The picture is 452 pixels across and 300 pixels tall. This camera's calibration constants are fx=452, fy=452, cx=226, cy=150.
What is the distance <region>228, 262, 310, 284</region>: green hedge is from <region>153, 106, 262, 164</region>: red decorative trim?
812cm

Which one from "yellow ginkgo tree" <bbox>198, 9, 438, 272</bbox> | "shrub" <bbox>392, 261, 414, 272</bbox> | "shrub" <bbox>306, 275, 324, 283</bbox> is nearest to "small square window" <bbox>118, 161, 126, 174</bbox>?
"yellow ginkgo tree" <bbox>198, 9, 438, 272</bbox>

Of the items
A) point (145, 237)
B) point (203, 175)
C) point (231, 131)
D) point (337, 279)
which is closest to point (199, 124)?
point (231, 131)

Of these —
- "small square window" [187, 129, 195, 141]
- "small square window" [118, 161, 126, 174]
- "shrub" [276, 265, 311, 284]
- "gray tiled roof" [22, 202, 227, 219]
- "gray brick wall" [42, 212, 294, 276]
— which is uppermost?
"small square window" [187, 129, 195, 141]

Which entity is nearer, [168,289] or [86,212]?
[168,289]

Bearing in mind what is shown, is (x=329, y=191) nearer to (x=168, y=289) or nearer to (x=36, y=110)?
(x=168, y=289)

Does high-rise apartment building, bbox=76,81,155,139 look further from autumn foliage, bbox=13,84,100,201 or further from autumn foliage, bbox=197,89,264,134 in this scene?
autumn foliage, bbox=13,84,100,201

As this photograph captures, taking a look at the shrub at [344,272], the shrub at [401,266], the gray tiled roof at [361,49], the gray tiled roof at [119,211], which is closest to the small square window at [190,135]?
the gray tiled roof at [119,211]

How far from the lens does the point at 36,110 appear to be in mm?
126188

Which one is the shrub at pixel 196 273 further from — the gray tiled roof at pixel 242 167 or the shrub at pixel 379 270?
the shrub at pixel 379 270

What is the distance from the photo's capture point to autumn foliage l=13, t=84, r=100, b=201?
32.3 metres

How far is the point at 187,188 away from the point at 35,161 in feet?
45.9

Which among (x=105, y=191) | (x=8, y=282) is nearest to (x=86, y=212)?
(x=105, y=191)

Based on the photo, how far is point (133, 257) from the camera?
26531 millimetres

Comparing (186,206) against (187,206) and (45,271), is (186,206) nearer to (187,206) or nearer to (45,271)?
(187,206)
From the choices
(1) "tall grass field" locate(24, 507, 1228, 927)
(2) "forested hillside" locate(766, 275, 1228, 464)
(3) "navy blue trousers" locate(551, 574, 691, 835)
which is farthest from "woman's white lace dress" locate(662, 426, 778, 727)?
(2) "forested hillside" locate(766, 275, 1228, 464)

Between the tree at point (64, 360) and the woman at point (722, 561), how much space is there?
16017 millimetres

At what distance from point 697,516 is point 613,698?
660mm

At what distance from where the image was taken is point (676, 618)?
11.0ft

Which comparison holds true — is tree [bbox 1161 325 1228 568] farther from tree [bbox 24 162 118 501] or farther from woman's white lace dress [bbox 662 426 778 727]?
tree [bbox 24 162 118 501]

──────

Write out the whole listing again. Match it word for word.

The picture is 452 pixels across and 300 pixels tall. This camera's calibration constants are fx=452, fy=452, cx=226, cy=150.
What is the distance <region>228, 262, 310, 284</region>: green hedge is from <region>153, 106, 262, 164</region>: red decorative trim?
812cm

Which one from "yellow ginkgo tree" <bbox>198, 9, 438, 272</bbox> | "shrub" <bbox>392, 261, 414, 272</bbox> | "shrub" <bbox>306, 275, 324, 283</bbox> is nearest to "small square window" <bbox>118, 161, 126, 174</bbox>?
"yellow ginkgo tree" <bbox>198, 9, 438, 272</bbox>

Of the items
A) point (145, 237)
B) point (203, 175)
C) point (231, 131)
D) point (337, 279)
which is closest to point (199, 124)?
point (231, 131)

Of these —
- "small square window" [187, 129, 195, 141]
- "small square window" [118, 161, 126, 174]
- "shrub" [276, 265, 311, 284]
- "gray tiled roof" [22, 202, 227, 219]
- "gray brick wall" [42, 212, 294, 276]
— which is uppermost?
"small square window" [187, 129, 195, 141]

Which entity is nearer, [168,289] or [86,212]?
[168,289]

Bearing in mind what is shown, is (x=329, y=191) nearer to (x=168, y=289) or nearer to (x=36, y=110)?
(x=168, y=289)

Does high-rise apartment building, bbox=76,81,155,139 look further from autumn foliage, bbox=13,84,100,201 or further from autumn foliage, bbox=197,89,264,134 in this scene?
autumn foliage, bbox=13,84,100,201

As this photograph captures, taking a look at the shrub at [344,272], the shrub at [401,266], the gray tiled roof at [361,49], the gray tiled roof at [119,211], which is closest to the small square window at [190,135]?
the gray tiled roof at [119,211]

How far from the lens does the point at 36,110 appear to be in mm?
126188

Which one is the shrub at pixel 196 273 further from — the gray tiled roof at pixel 242 167 or the shrub at pixel 379 270?
the shrub at pixel 379 270

What is the distance from the photo's capture point to autumn foliage l=13, t=84, r=100, b=201?
32.3 metres

How far is the point at 187,188 away from the point at 35,161 in feet?
45.9

Which among (x=105, y=191) | (x=8, y=282) is nearest to (x=86, y=212)?
(x=105, y=191)

Based on the photo, how far is point (133, 257) from the camera?
26531 millimetres

Comparing (186,206) against (187,206) and (45,271), is (186,206) nearer to (187,206) or nearer to (45,271)?
(187,206)
From the choices
(1) "tall grass field" locate(24, 507, 1228, 927)
(2) "forested hillside" locate(766, 275, 1228, 464)
(3) "navy blue trousers" locate(551, 574, 691, 835)
which is farthest from "woman's white lace dress" locate(662, 426, 778, 727)?
(2) "forested hillside" locate(766, 275, 1228, 464)

Between the tree at point (64, 360) and the woman at point (722, 561), how much space is there?
16017 millimetres

At what distance from point 697,516 is point 613,698?
660mm

At what distance from where the image was taken is point (676, 618)?
11.0ft

Which comparison holds true — is tree [bbox 1161 325 1228 568] farther from tree [bbox 24 162 118 501] or farther from woman's white lace dress [bbox 662 426 778 727]?
tree [bbox 24 162 118 501]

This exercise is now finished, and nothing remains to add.